Tokyo, 1954. Une famille japonaise : le père, la mère, le fils et son épouse. Sous le même toit, le mari délaisse la femme, son beau-père l’adore, la matriarche observe. Mikio Naruse dresse le portrait d’une famille à l’orée d’une décennie de grands changements de mœurs et au bord du déchirement – ou de ce qu’on appellera ensuite « le dysfonctionnement » – et nous laisse avec ces interrogations : la gentillesse n’est-elle pas de la cruauté masquée ? Un lac est-il forcément sans remous ? Où se cache le véritable courage et l’authentique modernité ?

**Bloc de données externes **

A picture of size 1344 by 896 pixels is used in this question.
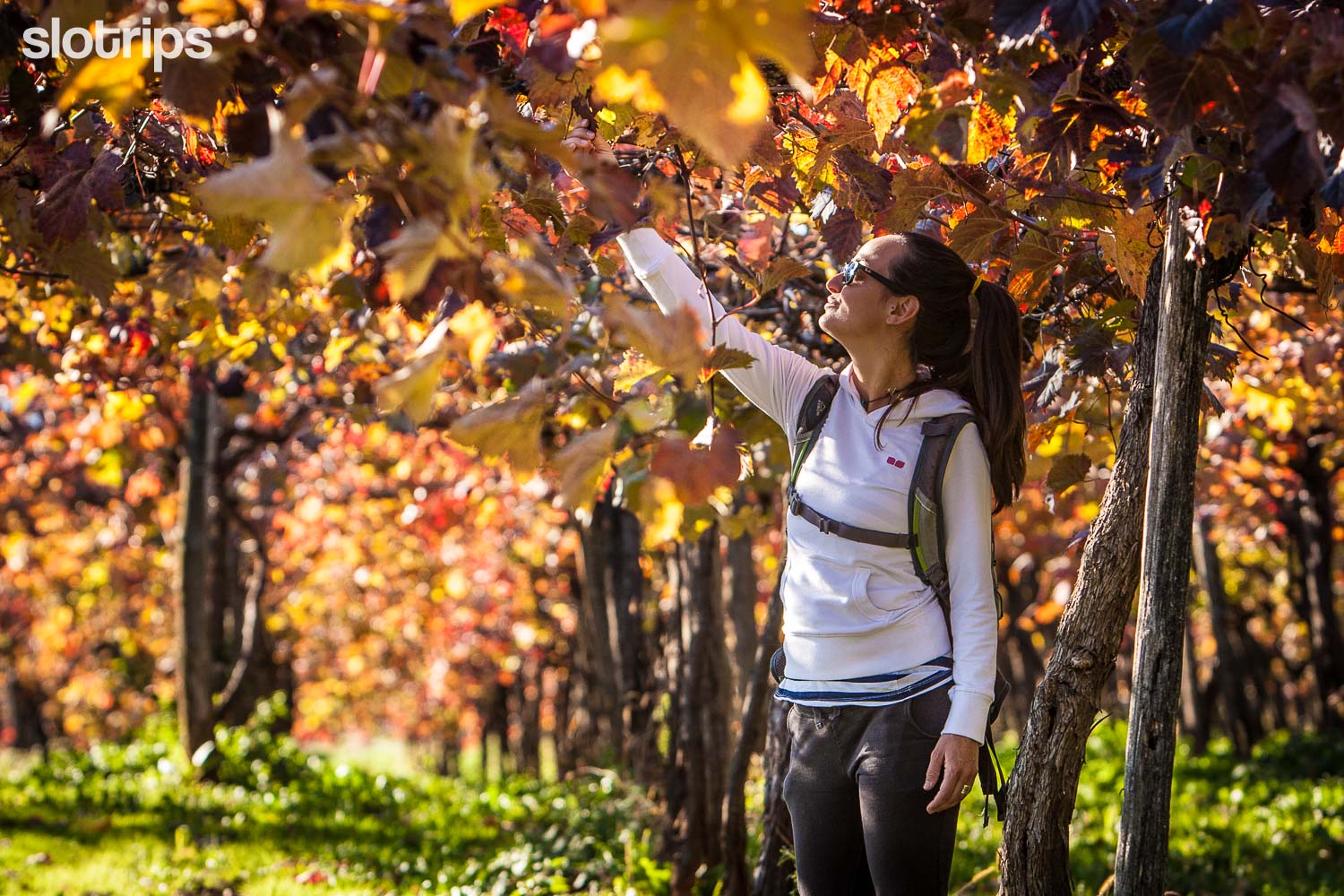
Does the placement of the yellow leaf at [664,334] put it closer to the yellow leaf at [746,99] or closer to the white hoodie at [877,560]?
the yellow leaf at [746,99]

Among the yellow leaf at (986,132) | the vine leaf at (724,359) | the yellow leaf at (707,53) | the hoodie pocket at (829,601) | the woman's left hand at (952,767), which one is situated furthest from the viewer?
the hoodie pocket at (829,601)

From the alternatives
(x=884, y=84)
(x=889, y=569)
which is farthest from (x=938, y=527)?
(x=884, y=84)

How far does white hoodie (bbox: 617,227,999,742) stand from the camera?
235 cm

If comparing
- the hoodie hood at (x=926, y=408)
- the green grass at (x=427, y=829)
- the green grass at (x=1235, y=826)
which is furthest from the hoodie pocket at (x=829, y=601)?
the green grass at (x=1235, y=826)

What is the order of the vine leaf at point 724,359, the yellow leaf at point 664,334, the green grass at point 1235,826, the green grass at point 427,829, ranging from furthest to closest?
the green grass at point 1235,826 → the green grass at point 427,829 → the vine leaf at point 724,359 → the yellow leaf at point 664,334

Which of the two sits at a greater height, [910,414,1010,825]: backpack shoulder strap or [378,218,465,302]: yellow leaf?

La 77e édition de la Mostra de Venise s’est ouverte avec le film Lacci (Les liens) de Daniele Luchetti, tiré du roman homonyme de Domenico Starnone.  Une saga familiale sur trente ans qui s’interroge sur les conséquences d’une infidélité et d’un départ, sur la responsabilité qu’ont les parents sur la destinée – souvent peu aboutie – de leurs enfants, sur les meilleures intentions qui sont parfois pavées d’enfer.

 

66 ans avant cette 77e Mostra, de l’autre côté du monde, des interrogations similaires secouaient déjà avec finesse et ambivalence la filmographie de Mikio Naruse (Tokyo, 1905-1969). Dans Le grondement de la montagne, Naruse met une scène une famille qui semble s’imbriquer à merveille comme un puzzle réussi mais qui, à vouloir regarder de plus près, tient en équilibre sur les fils tenus des affects diagonaux. Shingo, le père de famille, observe avec désapprobation les infidélités de son fils Shuichi vis-à-vis de son épouse Kinuko. Kinuko, quant à elle, est adorée par ses beaux-parents et par son beau-père tout particulièrement, bien plus que leur propre fille, mère célibataire de deux enfants qui débarque avec fracas dans une harmonie familiale de moins en moins juste. Quand l’épouse et la maîtresse de Shuichi tombent enceintes pratiquement en même temps, l’une et l’autre, chacune à sa façon, feront définitivement tomber le château de cartes dans lequel tout semblait aller de soi, où les femmes et les hommes tenaient sagement leurs rôles.

 

Ce sont des femmes tout en finesse et en profondeur que Mikio Naruse met en scène dans Le grondement de la montagne. Des femmes « torrent » et des femmes « lac » – comme le personnage de Shuichi décrit sa fougueuse maîtresse et son épouse paisible – mais aussi des femmes roc et des femmes tempête, des femmes tonnerre et des femmes abysse. Alors que leur destin à toutes semble être régi par la bonne volonté ou le caprice des hommes – pères, amants ou époux – elles ressaisissent brusquement la barre.

 

Avec peu de moyens mais une très grande efficacité, le mouton noir des studios Shōchiku ( « À la Shōchiku, on m’autorisait à mettre en scène ; chez P.C.L., on me demandait de mettre en scène. Une différence significative », dans Kinema Junpō, déc. 1960, cité par Leonard Schrader) nous met face à une famille complexe où il est impossible de prendre parti, car, comme nous le rappelle le dernier échange entre la bru et le beau-père dans le somptueux parc impérial de Tokyo, tout est question de vista, de « perspective ».